*What the task requires*. Those lines of the records that contain "flow" are to be located and copied.

(Saved data entries)
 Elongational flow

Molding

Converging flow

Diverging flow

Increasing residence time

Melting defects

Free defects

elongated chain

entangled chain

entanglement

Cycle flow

*Solution for this problem*.
 Elongational flow
Converging flow
Diverging flow
Cycle flow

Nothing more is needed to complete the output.